Другой журнал через несколько месяцев так и озаглавил свое выступление: "Мы призываем к борьбе с "чуковщиной".
"Мойдодыр", говорилось в журнале, "развивает суеверие и страхи", "Муха цокотуха" "восхваляет кулацкое накопление", а "Тараканище" и "Крокодил" "дают неправильное представление о мире животных и насекомых". Вследствие всего этого в той же статье родителям и воспитателям было предложено: а) не читать этих книг детям; б) протестовать против их издания; в) призвать детские сады города Москвы и других городов присоединиться к этому протесту и т.д., и т.д., и т.п. [79].
К счастью, все это далеко позади, но не следует думать, что в позднейшие годы, когда "антисказочной кампании" был положен конец, разные добровольцы перестали спасать от меня малышей.
Когда я дерзнул, например, обнародовать свои переводы народных английских стихов для детей, в печати появилась такая рецензия Т.Чугунова:
"Это формалистическое кривлянье и рифмованное сюсюканье Чуковского, закрепляя неправильности языка, встречающиеся у детей, мешает развитию их речи... Детиздату должно быть стыдно (так и сказано: "должно быть стыдно") от того, что он выпускает такие недоброкачественные книжки, как "Котауси-Мауси".
Лишь к концу пятидесятых годов, когда духовная жизнь страны вышла на новые рельсы, детям удалось отстоять свое право на волшебную сказку. А в тот период, о котором я сейчас говорил, в период Пролеткульта и РАППа, между малым ребенком и сказкой все еще стояли десятки преград.
II. "АКУЛОВ НЕ БЫВАЕТ!"
Особенно свирепым кликушеством отличалась в то далекое время московская специалистка по воспитанию детей Э.Станчинская.
Выступая в печати и на разных трибунах, она победоносно доказывала с самых крайних левацких позиций, что сказки в огромном своем большинстве чрезвычайно опасны для советских детей.
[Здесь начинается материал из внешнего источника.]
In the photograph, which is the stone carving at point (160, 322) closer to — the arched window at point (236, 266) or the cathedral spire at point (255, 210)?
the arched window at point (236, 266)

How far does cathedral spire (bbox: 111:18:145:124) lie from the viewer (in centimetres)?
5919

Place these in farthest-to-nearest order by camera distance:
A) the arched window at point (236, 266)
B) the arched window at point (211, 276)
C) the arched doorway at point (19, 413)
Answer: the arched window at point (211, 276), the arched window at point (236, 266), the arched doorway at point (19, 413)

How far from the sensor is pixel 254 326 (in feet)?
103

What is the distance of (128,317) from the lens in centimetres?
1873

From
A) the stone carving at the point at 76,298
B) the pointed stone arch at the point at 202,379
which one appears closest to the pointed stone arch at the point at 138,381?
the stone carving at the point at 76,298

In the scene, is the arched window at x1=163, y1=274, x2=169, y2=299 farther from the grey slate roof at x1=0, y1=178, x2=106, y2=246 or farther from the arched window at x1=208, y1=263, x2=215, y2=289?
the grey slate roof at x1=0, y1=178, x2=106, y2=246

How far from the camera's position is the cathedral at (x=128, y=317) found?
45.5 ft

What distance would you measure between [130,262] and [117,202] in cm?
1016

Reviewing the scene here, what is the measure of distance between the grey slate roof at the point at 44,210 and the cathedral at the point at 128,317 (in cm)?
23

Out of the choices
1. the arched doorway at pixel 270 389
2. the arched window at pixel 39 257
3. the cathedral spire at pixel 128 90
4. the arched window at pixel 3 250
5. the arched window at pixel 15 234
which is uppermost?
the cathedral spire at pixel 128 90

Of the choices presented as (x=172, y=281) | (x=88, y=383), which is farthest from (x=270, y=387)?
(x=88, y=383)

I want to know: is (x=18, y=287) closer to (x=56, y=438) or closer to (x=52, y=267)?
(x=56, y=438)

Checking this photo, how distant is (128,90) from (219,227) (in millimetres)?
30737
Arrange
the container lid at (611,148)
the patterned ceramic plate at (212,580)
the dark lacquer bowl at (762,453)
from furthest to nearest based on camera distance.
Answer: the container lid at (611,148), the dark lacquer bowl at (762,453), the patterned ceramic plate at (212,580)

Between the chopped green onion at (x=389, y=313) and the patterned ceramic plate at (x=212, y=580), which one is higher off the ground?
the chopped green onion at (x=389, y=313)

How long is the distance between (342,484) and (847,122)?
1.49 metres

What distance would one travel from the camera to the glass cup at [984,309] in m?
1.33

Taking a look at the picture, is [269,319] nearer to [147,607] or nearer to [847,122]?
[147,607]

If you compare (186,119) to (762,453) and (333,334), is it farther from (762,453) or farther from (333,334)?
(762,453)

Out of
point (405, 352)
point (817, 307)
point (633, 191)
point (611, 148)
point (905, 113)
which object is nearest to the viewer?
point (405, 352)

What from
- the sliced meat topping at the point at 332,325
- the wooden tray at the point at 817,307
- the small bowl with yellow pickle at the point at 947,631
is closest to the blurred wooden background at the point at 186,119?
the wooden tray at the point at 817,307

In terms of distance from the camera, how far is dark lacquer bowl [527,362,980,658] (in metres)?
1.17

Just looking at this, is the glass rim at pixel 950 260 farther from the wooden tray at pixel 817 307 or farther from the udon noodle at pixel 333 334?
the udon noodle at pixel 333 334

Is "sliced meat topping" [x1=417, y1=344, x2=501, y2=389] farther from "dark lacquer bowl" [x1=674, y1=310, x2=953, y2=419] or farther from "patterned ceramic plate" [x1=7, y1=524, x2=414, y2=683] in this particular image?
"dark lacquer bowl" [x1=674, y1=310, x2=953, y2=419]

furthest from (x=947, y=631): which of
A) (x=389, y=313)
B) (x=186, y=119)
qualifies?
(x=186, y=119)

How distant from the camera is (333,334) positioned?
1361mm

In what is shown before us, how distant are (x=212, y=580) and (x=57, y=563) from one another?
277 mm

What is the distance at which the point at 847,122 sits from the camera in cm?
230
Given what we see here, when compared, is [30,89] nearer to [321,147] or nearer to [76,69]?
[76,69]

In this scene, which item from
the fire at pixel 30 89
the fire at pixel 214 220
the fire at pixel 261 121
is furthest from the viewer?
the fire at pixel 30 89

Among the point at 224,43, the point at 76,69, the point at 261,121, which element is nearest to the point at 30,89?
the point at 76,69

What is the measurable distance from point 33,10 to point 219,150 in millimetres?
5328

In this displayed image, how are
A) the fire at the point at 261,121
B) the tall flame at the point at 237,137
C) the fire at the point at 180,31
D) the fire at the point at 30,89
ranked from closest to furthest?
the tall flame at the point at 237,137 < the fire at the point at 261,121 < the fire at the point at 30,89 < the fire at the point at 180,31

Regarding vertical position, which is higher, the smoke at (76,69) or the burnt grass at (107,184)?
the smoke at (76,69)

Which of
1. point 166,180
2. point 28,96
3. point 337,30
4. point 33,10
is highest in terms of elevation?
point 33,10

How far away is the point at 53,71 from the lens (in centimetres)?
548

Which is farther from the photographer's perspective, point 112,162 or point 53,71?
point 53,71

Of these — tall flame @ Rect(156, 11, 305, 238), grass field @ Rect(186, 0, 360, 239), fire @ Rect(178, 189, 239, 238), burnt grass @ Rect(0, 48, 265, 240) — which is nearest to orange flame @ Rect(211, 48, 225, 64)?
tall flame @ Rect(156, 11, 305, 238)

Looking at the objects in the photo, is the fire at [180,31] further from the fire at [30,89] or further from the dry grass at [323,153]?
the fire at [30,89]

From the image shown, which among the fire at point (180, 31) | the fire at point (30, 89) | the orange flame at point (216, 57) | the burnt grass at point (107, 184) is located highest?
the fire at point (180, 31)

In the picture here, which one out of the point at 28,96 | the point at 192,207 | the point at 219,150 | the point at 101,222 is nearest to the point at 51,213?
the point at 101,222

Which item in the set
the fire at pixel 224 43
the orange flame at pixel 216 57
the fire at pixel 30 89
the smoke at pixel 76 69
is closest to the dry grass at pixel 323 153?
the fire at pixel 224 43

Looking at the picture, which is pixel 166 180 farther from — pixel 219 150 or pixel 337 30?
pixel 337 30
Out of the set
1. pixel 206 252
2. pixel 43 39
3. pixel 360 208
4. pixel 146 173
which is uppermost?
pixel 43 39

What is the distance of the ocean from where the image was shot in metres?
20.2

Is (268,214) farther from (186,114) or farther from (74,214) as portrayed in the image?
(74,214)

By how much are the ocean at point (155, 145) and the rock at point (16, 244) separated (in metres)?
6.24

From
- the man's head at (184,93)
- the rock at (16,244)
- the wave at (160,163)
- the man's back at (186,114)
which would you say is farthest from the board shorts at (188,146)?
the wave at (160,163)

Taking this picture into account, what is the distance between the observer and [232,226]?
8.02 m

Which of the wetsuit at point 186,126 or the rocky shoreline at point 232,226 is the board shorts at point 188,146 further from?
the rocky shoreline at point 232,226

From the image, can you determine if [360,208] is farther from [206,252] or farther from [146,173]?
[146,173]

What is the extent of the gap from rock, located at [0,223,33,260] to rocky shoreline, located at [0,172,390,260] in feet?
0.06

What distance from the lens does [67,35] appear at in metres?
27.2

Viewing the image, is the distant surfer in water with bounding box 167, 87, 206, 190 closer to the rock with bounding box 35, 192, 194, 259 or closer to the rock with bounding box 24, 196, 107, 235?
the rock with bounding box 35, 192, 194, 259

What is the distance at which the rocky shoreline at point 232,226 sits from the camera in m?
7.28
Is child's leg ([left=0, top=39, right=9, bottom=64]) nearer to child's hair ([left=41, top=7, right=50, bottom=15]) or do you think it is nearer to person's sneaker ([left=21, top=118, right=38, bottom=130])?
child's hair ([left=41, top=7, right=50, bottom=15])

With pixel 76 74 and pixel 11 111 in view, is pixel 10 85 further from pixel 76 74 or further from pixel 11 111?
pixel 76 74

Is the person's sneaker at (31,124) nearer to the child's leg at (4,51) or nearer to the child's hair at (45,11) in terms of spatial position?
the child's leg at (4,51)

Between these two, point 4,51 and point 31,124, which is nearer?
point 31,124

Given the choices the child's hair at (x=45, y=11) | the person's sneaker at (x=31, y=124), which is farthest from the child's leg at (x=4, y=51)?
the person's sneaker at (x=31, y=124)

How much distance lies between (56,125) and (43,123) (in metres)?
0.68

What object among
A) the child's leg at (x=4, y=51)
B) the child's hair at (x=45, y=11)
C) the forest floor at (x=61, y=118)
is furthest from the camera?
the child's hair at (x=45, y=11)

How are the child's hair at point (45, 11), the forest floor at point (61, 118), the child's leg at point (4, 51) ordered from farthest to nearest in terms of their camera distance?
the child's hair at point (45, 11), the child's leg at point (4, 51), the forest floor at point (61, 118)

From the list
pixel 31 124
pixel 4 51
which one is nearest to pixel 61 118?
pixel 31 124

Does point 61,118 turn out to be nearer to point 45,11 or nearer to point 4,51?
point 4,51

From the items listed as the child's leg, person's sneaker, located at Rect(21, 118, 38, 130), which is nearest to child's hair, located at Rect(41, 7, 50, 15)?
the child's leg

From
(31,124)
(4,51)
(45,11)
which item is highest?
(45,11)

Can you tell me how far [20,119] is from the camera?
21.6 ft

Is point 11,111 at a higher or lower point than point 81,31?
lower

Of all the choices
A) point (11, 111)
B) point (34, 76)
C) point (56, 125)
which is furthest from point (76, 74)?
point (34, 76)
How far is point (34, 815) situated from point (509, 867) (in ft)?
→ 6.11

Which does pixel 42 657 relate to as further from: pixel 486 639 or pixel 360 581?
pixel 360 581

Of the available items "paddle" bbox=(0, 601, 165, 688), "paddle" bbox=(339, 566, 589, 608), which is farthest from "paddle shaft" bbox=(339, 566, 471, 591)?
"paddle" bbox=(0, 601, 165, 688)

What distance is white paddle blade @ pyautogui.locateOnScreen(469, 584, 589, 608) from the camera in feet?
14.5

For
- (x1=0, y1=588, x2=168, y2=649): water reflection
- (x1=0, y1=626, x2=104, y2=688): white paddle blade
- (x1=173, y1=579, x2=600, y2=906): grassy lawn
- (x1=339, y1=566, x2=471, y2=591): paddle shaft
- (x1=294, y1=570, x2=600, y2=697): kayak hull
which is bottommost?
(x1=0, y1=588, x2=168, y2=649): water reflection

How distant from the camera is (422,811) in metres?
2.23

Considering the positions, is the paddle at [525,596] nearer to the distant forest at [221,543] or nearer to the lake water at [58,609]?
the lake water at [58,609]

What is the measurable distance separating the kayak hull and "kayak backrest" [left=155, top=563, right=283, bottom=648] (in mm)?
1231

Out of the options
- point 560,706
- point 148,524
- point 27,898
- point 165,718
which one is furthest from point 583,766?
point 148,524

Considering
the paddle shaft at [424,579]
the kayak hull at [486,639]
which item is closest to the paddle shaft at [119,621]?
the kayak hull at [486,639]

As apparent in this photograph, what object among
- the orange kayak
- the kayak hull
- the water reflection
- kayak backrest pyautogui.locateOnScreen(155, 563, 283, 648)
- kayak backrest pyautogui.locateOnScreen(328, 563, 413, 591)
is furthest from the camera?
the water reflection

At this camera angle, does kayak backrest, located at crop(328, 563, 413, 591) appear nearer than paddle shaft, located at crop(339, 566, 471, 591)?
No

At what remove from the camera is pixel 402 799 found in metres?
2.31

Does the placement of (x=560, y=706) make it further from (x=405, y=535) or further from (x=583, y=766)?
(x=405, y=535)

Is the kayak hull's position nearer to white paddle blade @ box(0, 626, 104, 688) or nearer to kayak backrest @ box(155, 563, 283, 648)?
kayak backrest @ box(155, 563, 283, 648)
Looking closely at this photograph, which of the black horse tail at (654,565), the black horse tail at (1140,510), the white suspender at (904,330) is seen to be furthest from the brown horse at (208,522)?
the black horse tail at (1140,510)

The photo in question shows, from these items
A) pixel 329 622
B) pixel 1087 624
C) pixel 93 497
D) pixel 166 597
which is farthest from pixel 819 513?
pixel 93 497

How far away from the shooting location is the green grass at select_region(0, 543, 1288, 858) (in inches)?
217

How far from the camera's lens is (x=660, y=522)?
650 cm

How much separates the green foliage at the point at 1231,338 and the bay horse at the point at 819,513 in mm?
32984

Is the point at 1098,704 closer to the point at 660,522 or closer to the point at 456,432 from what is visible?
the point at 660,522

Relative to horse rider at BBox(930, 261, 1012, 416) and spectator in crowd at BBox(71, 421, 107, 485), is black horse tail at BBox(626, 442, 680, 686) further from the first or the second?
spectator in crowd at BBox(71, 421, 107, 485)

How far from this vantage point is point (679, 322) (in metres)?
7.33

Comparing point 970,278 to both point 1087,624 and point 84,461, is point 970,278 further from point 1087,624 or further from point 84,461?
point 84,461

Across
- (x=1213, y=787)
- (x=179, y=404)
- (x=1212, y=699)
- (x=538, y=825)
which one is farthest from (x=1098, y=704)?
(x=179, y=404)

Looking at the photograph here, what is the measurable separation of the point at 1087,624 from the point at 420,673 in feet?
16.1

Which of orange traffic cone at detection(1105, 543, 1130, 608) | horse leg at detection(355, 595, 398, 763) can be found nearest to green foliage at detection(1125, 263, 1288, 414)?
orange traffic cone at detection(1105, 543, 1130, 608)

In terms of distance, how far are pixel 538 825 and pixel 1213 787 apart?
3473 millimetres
И, когда другая такая же кликуша, Э.Яновская, опубликовала брошюру "Сказка как фактор классового воспитания", содержащую такие же нападки на сказку, Станчинская приветствовала появление брошюры словами:
"Подчеркнем необходимость широкого распространения книжки Яновской".
В рецензии высказывалась прискорбная мысль, будто сказку нужно давать детям не тогда, когда она им насущно нужна для нормального развития их умственных сил, а позднее, когда потребность в сказке у них миновала. Это все равно, что разрешить человеку вступление в брак лишь после того, как он достигнет восьмидесятилетнего возраста.
Вот с этой-то Станчинской однажды случилась престранная вещь. Ее собственный сын взбунтовался против ее мракобесных теорий.
Всеми силами оберегала она этого сына от сказок и, даже беседуя с ним о животных, рассказывала ему лишь о таких, которых он видел своими глазами.